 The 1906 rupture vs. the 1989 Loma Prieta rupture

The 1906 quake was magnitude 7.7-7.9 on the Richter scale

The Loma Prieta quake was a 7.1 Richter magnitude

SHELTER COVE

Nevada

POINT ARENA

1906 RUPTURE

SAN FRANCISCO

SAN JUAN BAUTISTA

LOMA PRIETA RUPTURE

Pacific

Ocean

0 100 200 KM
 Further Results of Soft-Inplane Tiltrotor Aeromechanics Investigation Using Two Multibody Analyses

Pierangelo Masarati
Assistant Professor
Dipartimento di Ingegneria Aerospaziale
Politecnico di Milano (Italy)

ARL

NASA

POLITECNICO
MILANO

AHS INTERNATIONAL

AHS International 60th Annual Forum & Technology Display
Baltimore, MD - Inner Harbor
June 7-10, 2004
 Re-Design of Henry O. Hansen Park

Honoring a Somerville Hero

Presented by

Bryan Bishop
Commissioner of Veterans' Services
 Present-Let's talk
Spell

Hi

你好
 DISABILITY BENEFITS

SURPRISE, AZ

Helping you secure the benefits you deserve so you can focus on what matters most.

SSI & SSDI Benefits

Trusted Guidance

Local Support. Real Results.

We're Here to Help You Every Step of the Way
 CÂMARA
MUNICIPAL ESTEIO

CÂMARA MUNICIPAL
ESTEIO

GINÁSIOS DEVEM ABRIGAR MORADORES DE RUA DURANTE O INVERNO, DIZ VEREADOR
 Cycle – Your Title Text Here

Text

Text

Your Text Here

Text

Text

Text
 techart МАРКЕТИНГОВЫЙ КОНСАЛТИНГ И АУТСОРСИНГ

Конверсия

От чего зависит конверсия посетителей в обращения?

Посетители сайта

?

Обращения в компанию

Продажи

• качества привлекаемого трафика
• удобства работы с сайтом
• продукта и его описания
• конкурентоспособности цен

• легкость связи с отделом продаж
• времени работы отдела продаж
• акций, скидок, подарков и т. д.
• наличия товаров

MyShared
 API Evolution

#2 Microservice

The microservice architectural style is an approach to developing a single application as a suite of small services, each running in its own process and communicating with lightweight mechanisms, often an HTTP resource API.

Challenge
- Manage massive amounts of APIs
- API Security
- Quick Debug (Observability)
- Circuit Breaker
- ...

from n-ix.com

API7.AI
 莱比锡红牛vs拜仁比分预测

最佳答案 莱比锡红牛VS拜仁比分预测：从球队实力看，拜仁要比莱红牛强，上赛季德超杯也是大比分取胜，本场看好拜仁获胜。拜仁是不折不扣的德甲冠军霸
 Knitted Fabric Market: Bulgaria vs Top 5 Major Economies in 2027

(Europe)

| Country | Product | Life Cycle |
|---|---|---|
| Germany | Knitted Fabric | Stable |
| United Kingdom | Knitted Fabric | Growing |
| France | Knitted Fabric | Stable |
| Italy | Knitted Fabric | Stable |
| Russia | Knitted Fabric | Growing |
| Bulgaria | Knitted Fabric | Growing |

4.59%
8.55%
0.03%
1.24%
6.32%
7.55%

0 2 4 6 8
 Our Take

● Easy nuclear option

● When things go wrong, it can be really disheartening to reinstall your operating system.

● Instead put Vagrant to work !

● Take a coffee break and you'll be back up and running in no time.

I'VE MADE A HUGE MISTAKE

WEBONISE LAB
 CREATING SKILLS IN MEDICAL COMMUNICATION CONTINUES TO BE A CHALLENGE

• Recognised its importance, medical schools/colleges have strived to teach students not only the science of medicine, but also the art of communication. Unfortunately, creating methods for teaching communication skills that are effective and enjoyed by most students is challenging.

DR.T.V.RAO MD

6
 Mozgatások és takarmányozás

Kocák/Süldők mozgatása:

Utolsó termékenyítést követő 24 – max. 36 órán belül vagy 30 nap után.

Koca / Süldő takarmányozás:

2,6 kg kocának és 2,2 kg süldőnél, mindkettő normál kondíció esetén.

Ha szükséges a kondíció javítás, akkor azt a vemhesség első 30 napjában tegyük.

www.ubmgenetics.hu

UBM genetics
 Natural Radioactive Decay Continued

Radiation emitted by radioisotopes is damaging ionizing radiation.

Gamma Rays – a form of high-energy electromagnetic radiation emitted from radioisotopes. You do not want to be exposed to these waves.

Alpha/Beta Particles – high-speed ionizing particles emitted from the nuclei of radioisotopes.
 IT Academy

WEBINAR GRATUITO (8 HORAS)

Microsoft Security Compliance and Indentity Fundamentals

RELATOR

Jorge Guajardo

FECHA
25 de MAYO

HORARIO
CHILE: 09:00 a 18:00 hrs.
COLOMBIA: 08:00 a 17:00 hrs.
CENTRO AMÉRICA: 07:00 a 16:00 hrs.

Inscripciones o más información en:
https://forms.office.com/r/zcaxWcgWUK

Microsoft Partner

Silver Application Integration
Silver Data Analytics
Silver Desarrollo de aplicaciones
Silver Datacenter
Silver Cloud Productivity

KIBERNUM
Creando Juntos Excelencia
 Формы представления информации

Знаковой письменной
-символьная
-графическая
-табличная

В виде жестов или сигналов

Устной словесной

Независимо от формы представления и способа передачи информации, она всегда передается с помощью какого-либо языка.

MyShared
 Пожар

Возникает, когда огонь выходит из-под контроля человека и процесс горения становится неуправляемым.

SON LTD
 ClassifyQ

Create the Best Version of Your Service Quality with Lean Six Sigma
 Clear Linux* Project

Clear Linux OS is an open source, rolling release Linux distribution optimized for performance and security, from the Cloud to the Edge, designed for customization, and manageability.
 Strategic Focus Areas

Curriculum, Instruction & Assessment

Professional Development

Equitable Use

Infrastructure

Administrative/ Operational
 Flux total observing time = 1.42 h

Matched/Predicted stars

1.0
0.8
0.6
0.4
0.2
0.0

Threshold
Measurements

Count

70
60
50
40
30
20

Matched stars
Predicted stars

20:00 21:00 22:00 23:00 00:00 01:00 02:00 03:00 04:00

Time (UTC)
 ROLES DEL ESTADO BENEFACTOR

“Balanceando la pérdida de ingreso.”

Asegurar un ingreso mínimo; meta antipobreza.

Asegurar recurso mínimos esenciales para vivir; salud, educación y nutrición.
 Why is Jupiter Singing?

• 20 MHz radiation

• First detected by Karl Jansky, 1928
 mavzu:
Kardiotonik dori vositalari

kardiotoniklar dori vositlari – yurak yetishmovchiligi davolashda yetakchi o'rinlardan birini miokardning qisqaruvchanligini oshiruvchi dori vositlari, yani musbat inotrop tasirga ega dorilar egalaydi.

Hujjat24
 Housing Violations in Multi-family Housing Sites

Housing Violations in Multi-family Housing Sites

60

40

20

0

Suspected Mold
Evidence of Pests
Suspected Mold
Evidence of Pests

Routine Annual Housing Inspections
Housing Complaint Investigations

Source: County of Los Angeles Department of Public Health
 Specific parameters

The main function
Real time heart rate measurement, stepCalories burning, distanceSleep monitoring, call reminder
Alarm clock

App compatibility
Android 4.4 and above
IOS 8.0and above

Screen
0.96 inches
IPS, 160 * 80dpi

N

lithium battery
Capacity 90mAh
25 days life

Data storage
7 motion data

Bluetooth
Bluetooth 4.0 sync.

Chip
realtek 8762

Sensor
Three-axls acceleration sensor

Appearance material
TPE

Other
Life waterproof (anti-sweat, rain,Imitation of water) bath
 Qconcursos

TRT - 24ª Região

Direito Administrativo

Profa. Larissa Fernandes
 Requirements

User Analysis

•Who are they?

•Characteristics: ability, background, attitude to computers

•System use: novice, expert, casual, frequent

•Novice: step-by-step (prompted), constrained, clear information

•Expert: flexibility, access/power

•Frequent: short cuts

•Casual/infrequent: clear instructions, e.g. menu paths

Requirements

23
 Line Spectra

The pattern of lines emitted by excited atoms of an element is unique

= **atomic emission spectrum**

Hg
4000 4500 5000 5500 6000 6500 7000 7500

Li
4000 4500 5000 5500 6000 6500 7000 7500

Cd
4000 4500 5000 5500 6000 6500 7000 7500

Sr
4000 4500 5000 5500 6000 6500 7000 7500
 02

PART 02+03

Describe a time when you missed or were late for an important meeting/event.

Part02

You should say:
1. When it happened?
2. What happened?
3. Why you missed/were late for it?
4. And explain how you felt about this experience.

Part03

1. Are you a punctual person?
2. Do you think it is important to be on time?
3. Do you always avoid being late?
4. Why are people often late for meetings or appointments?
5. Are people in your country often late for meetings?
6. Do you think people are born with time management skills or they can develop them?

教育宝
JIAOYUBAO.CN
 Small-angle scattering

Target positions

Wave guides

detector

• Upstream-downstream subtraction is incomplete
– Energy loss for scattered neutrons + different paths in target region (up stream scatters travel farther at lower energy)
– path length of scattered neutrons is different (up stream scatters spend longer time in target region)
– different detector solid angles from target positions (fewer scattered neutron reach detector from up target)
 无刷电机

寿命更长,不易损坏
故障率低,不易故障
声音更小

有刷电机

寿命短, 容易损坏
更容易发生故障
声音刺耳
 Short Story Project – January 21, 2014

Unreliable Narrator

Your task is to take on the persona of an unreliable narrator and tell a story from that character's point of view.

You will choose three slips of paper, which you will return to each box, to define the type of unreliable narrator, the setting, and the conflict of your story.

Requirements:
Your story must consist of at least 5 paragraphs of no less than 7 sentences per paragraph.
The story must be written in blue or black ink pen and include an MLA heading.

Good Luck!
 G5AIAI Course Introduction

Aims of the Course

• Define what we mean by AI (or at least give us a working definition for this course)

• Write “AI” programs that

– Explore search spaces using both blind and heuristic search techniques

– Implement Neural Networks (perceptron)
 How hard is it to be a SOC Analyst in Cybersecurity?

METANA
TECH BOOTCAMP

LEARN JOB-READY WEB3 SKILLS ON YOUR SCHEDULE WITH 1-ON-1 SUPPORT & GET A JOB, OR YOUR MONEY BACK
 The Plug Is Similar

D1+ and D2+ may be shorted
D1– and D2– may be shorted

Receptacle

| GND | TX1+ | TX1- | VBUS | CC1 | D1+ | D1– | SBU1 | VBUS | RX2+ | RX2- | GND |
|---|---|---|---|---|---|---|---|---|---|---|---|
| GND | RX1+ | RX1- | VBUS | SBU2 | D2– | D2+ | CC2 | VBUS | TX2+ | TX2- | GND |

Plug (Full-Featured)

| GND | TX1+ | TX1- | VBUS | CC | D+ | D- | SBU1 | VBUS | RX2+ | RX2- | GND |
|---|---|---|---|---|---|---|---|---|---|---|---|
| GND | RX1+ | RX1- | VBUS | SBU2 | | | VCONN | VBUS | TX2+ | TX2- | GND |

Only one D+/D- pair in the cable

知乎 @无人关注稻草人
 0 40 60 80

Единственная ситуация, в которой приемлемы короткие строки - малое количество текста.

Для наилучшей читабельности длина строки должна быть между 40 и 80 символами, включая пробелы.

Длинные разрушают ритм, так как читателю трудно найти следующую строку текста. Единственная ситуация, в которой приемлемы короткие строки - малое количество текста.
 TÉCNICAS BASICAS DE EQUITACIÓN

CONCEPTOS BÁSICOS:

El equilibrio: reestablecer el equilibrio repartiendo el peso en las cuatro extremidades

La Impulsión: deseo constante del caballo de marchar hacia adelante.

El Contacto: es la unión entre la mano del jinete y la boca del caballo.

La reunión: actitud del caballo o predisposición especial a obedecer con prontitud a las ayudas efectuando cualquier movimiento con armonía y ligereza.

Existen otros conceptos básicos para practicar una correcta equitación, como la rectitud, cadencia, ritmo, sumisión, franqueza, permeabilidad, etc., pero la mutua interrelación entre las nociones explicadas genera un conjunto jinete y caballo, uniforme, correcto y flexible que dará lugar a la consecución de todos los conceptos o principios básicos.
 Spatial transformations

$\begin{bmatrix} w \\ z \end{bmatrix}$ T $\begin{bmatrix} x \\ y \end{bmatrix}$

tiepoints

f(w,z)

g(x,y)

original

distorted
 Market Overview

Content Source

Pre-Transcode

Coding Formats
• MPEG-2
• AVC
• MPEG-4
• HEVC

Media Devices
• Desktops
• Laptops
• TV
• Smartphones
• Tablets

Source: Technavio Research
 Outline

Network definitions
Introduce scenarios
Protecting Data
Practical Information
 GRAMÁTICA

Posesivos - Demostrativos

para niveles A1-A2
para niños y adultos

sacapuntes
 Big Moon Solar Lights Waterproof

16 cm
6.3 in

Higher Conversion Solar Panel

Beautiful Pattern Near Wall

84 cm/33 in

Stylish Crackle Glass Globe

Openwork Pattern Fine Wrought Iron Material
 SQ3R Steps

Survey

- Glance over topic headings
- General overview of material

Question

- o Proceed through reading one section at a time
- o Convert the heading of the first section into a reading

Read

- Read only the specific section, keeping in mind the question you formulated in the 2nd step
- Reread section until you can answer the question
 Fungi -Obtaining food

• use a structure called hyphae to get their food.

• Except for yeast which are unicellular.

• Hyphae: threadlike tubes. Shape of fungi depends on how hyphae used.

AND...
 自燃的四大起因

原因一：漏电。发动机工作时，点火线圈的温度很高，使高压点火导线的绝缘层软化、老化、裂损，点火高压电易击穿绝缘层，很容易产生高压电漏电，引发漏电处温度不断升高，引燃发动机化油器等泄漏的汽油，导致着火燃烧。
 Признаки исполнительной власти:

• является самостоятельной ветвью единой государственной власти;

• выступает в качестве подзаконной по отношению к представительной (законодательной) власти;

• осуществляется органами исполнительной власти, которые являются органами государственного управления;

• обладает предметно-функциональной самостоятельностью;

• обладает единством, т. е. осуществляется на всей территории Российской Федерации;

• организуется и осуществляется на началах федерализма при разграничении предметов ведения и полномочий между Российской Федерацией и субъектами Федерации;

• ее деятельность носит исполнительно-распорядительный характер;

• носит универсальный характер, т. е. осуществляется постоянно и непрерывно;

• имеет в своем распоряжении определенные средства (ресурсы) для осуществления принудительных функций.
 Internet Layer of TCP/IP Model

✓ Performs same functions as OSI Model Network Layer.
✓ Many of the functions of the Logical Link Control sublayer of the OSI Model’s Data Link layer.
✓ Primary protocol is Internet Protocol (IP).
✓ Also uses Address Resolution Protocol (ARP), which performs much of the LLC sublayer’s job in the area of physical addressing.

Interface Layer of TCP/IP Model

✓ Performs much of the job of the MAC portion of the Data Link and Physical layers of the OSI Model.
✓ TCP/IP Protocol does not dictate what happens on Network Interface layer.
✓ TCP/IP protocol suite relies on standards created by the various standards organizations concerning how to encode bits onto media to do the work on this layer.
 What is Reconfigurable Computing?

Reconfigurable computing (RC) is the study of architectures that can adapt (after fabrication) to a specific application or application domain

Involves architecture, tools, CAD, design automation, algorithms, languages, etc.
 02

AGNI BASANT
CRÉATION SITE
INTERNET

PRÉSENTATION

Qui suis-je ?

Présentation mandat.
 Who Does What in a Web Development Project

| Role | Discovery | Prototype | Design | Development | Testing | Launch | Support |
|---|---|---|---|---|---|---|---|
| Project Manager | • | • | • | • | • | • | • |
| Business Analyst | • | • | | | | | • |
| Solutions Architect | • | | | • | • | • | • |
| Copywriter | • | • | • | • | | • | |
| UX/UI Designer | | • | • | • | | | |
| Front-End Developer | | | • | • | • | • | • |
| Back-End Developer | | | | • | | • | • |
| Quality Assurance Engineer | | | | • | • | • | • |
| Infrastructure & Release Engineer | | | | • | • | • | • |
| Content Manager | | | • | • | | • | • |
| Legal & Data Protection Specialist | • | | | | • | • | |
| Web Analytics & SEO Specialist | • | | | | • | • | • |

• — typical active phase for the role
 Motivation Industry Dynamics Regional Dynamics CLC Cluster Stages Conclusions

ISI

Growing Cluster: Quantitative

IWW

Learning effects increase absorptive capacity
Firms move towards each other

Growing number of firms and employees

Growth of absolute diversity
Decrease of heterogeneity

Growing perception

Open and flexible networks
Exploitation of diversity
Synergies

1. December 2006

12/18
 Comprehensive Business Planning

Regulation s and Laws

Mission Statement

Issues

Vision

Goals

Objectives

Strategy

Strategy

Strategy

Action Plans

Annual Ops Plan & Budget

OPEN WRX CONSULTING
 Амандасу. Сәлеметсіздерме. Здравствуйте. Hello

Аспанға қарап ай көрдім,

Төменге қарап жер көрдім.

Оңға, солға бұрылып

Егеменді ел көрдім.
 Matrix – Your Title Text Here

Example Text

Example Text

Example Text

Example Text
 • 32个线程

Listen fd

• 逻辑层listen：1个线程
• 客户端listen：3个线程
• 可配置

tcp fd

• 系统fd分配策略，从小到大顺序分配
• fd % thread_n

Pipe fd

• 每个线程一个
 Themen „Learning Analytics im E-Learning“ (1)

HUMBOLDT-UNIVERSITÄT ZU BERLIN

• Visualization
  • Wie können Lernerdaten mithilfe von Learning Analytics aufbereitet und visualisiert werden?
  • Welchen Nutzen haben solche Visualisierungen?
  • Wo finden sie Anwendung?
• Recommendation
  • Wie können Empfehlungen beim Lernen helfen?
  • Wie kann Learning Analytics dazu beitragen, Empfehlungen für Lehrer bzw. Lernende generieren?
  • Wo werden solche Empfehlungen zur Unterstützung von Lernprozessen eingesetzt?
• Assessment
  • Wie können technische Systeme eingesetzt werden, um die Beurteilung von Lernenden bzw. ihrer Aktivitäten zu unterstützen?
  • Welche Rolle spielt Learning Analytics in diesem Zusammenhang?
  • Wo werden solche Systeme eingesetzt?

> TASK DETAILS: Give back, word for word, only the lines above from the line holding "Pre-Transcode" to the line holding "84 cm/33 in", both included.

> WRITTEN ANSWER:
Pre-Transcode

Coding Formats
• MPEG-2
• AVC
• MPEG-4
• HEVC

Media Devices
• Desktops
• Laptops
• TV
• Smartphones
• Tablets

Source: Technavio Research
 Outline

Network definitions
Introduce scenarios
Protecting Data
Practical Information
 GRAMÁTICA

Posesivos - Demostrativos

para niveles A1-A2
para niños y adultos

sacapuntes
 Big Moon Solar Lights Waterproof

16 cm
6.3 in

Higher Conversion Solar Panel

Beautiful Pattern Near Wall

84 cm/33 in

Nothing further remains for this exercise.